§ **Dataset records**:

------------------------------

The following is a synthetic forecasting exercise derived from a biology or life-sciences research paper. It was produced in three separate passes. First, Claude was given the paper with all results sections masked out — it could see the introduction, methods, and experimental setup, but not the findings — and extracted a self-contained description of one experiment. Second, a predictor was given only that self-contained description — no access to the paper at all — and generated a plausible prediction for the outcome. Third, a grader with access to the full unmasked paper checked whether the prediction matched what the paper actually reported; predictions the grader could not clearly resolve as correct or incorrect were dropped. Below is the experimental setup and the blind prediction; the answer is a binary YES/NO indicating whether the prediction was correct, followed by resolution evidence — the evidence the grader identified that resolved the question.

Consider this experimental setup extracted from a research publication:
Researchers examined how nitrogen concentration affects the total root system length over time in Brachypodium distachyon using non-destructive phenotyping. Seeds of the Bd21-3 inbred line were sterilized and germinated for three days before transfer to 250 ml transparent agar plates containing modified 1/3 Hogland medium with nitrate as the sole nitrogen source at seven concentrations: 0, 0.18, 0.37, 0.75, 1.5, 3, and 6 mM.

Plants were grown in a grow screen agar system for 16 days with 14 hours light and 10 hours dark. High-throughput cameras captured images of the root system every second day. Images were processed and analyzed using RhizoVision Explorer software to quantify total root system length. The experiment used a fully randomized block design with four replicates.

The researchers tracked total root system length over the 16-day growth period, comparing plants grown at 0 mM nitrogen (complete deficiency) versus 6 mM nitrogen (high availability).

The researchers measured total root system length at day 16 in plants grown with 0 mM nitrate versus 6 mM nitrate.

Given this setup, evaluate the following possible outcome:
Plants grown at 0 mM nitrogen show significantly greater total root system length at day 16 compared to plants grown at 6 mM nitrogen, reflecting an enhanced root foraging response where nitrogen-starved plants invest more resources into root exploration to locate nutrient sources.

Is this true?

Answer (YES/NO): YES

------------------------------

§ **WORK REQUIRED**: Print nothing but the lines from the one that contains "The researchers measured" to the final line of the data, both included, exactly as they read.

§ **RESULT**:
The researchers measured total root system length at day 16 in plants grown with 0 mM nitrate versus 6 mM nitrate.

Given this setup, evaluate the following possible outcome:
Plants grown at 0 mM nitrogen show significantly greater total root system length at day 16 compared to plants grown at 6 mM nitrogen, reflecting an enhanced root foraging response where nitrogen-starved plants invest more resources into root exploration to locate nutrient sources.

Is this true?

Answer (YES/NO): YES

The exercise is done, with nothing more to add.